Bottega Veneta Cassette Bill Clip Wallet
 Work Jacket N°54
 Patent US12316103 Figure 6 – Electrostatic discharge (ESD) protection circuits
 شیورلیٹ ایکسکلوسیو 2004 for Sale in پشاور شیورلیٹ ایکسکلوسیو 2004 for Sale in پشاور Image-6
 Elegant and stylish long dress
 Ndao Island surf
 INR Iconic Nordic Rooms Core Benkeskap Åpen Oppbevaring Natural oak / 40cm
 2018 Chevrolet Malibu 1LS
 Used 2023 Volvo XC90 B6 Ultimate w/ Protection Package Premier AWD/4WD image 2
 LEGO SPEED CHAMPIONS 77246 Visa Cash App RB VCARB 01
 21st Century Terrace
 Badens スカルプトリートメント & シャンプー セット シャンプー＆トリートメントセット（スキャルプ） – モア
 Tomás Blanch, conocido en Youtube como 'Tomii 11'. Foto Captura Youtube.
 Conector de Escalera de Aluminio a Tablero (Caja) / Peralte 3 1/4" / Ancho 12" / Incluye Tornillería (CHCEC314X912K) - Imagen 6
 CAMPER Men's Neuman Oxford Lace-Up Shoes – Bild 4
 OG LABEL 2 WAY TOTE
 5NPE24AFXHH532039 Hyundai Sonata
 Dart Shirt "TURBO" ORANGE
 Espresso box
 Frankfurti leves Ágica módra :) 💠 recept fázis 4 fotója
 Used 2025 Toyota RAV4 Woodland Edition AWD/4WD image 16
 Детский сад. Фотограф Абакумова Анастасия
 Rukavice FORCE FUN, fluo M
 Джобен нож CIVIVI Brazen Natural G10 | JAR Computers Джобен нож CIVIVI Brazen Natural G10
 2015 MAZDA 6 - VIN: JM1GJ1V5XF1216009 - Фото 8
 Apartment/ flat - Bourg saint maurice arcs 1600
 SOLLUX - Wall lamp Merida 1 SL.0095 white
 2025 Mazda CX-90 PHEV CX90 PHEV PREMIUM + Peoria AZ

***

PROBLEM REQUIREMENTS:
Starting at the line with "2018 Chevrolet Malibu 1LS", copy every line up to and including the last one in the entries above.

YOUR RESPONSE:
 2018 Chevrolet Malibu 1LS
 Used 2023 Volvo XC90 B6 Ultimate w/ Protection Package Premier AWD/4WD image 2
 LEGO SPEED CHAMPIONS 77246 Visa Cash App RB VCARB 01
 21st Century Terrace
 Badens スカルプトリートメント & シャンプー セット シャンプー＆トリートメントセット（スキャルプ） – モア
 Tomás Blanch, conocido en Youtube como 'Tomii 11'. Foto Captura Youtube.
 Conector de Escalera de Aluminio a Tablero (Caja) / Peralte 3 1/4" / Ancho 12" / Incluye Tornillería (CHCEC314X912K) - Imagen 6
 CAMPER Men's Neuman Oxford Lace-Up Shoes – Bild 4
 OG LABEL 2 WAY TOTE
 5NPE24AFXHH532039 Hyundai Sonata
 Dart Shirt "TURBO" ORANGE
 Espresso box
 Frankfurti leves Ágica módra :) 💠 recept fázis 4 fotója
 Used 2025 Toyota RAV4 Woodland Edition AWD/4WD image 16
 Детский сад. Фотограф Абакумова Анастасия
 Rukavice FORCE FUN, fluo M
 Джобен нож CIVIVI Brazen Natural G10 | JAR Computers Джобен нож CIVIVI Brazen Natural G10
 2015 MAZDA 6 - VIN: JM1GJ1V5XF1216009 - Фото 8
 Apartment/ flat - Bourg saint maurice arcs 1600
 SOLLUX - Wall lamp Merida 1 SL.0095 white
 2025 Mazda CX-90 PHEV CX90 PHEV PREMIUM + Peoria AZ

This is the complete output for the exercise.